The homeless themselves were the Safer City Initiative’s most immediate beneficiaries. As the lawlessness in the encampments was pushed back, deaths from drug overdoses, untreated disease, and other non-homicidal causes of mortality diminished as well, falling 36 percent in just three years. Skid Row’s violent crime — the victims of which were almost always other vagrants — decreased 45 percent from the first nine months of 2006, before SCI began, to the first nine months of 2009. The lean-tos faded away as their inhabitants discovered that they could no longer smoke weed and crack in them all day without disturbance.
Skid Row’s radical social-service providers and public-housing advocates declared war on the Safer City Initiative. They directed a nonstop barrage of propaganda and lawsuits against the LAPD…
Those “radical social-service providers” are socialist p.c. do-gooders whose ignorant practices increased the problems of the poor and lined their own pockets. Read Ms. MacDonald’s essay in its entirety. She’s the City Journal expert on law enforcement. In fact, follow that story with this one, a dark tale about the incarcerated, violent mentally ill in New York City. Our good intentions have re-created Bedlam in a more noxious, violent form.

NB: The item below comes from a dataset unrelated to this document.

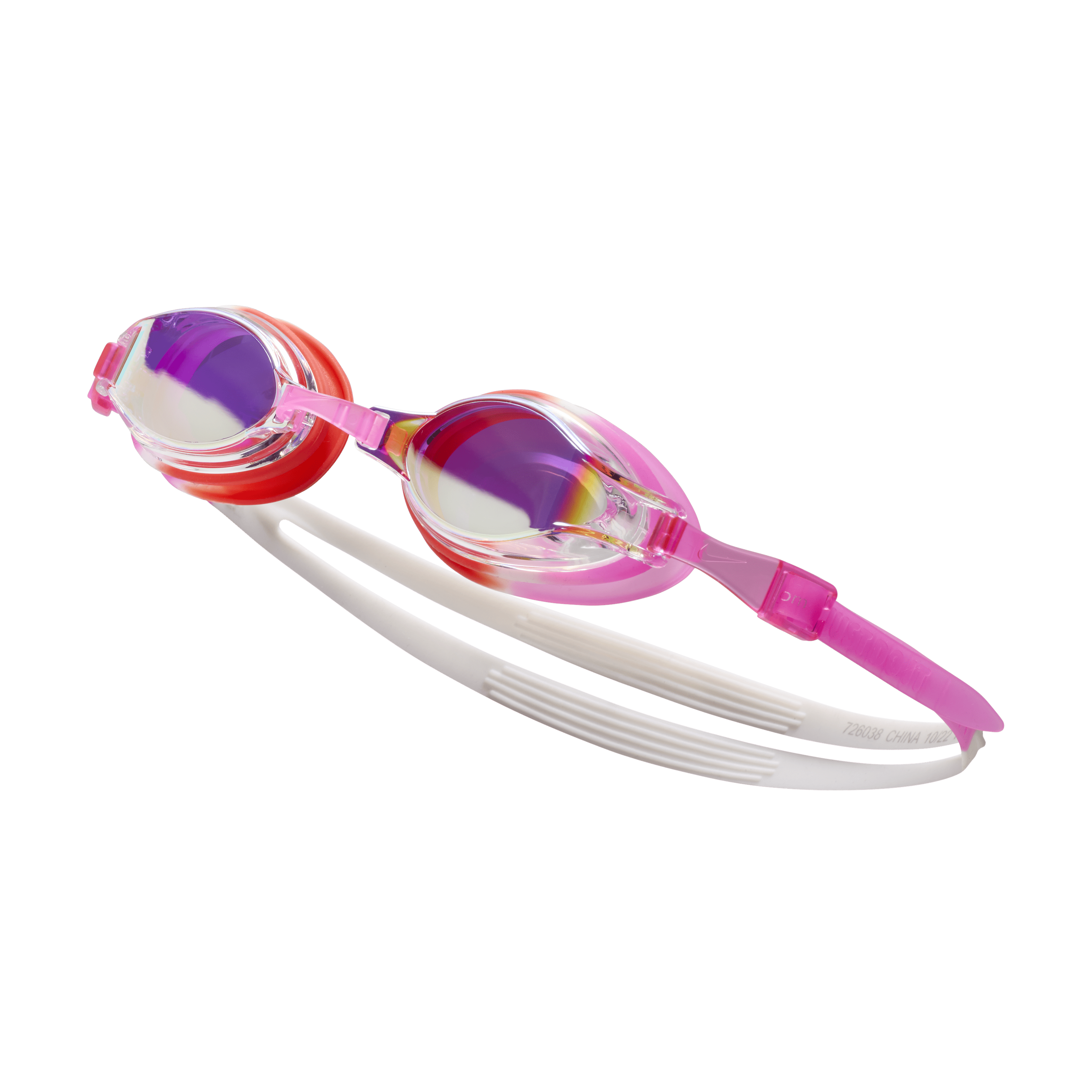 Nike Swim Big Kids' Mirrored Swim Goggles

Some questions for our readers:
What is your take on the story of the couple in the Dumpster who were set upon and robbed?

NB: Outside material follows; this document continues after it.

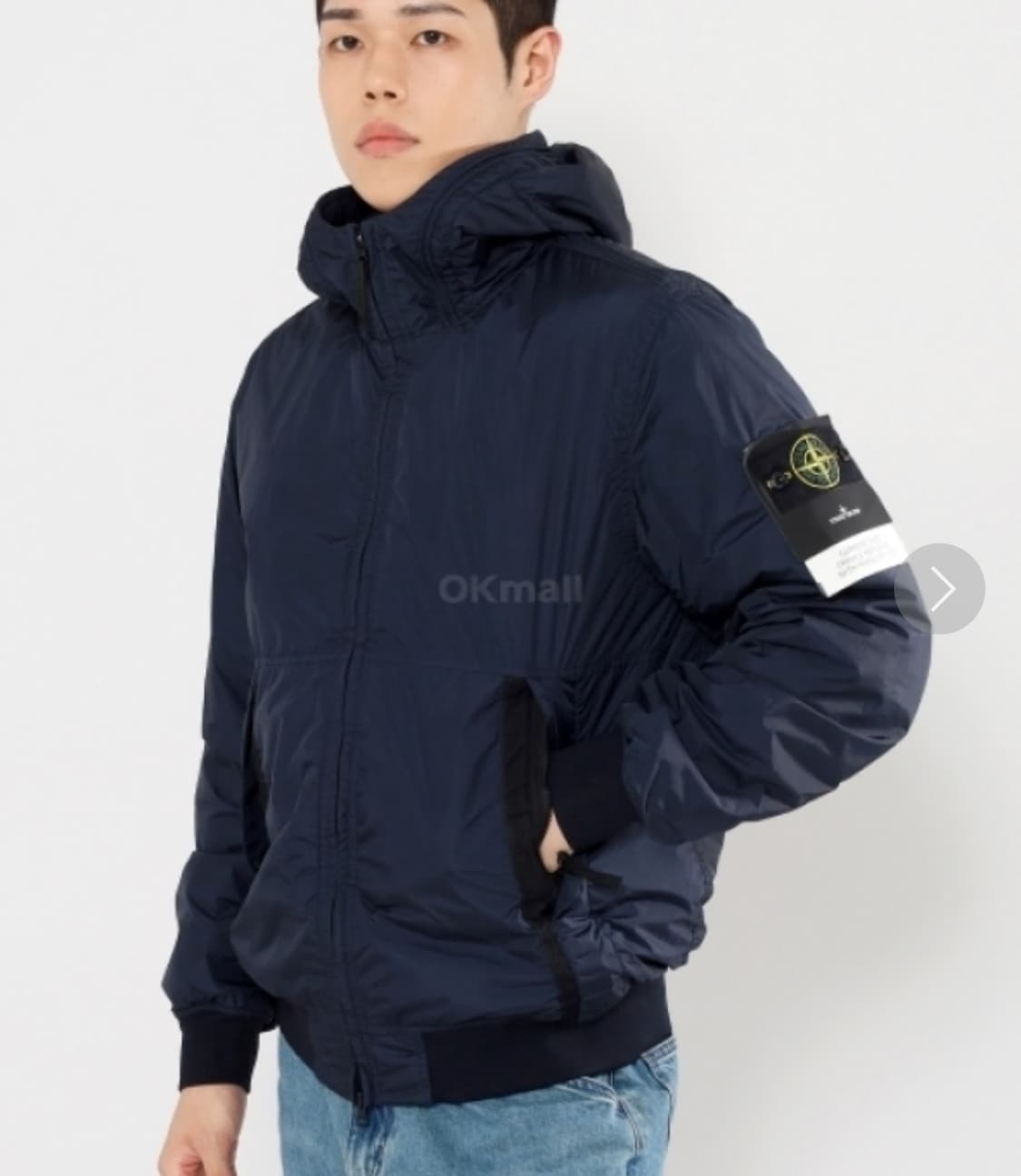 스톤아일랜드 나일론 후드 블루종(791540823 V0020) 후드집업 상품이미지5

How many homeless people have you known?
How many homeless, mentally ill people have you known?
Finally, do you know how hard it is to make it back to Normal Land once you’ve dropped into The Pit?
I thanked my friend for emailing that story from Wichita because it got my attention. I was reminded that for all our present trouble, the Baron and I are most fortunate: in a land that will come to see more and more homeless, we live without debt in a home of our own. And the limitations of income loss and fibromyalgia can’t begin to compare with the sad loss brought on by chronic homelessness and mental illness.

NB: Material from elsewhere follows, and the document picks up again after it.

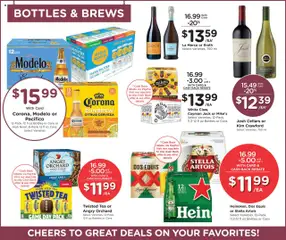Preview of Smith's weekly ads valid from 22.10.2025 | Page: 13 | Products: Clip, Juice, Vodka, Grapefruit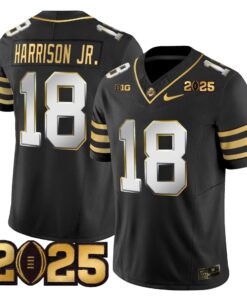 Ohio State Buckeyes 'Heritage Stripe' CFP Final Patch Gold Vapor Limited Jersey - All Stitched 61 17370985651e40c31008 e2829d07 3acc 4d2f a94b 238cb73161ad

This is an issue — American homelessness — that I will address from time to time in the future. It’s not just one problem. Homelessness brings chaos, community illness, and serious crime in its wake.
Besides, no man is an island. We are all affected, even if we don't experience it directly.
2 comments:
Care in the community was implemented in the U.K. as a low tax - small governement policy. Yet another policy dummy sold to consevitives by a closet neo-liberal in this instance Margret Thatcher. The cost of care in the community has been high not only in public money but also in innocent life taken by unmedicated "walking weirdoes".
The inspiration for this policy came from a philosopher who enjoyed going into the desert while taken hallucinatory drugs. Presumably this was also the source of the American policy concerning mental health.
@4symbols-
It's a shame Lady Thatcher did not look at America's experience by then. We'd had enough years of problems by the time her turn came 'round for the UK to know it was a mistake.
It's not that it couldn't work, it's that it has to be done correctly, as the Kaiser Report I linked to points out.
And if, as here, the large institutions stay open and staffed because of the unions (instead of building smaller places, more of them and less expensive to run than those huge regional piles)then there was no real saving.
As I understand it, schizophrenia exists in about 2% of the population. It is notoriously hard to get such patients treated in the community because of the problems of compliance with medication, etc.
But we're not learning from Europe's socialized health care, either. Nothing will do but to copy it and make a mess. Obama has already made a deal with Big Pharma to exclude them from any price restrictions. And the giant insurance companies will survive but the small, innovative companies will be crushed. Then we'll have long line, surgeries cancelled, SRO emergency care.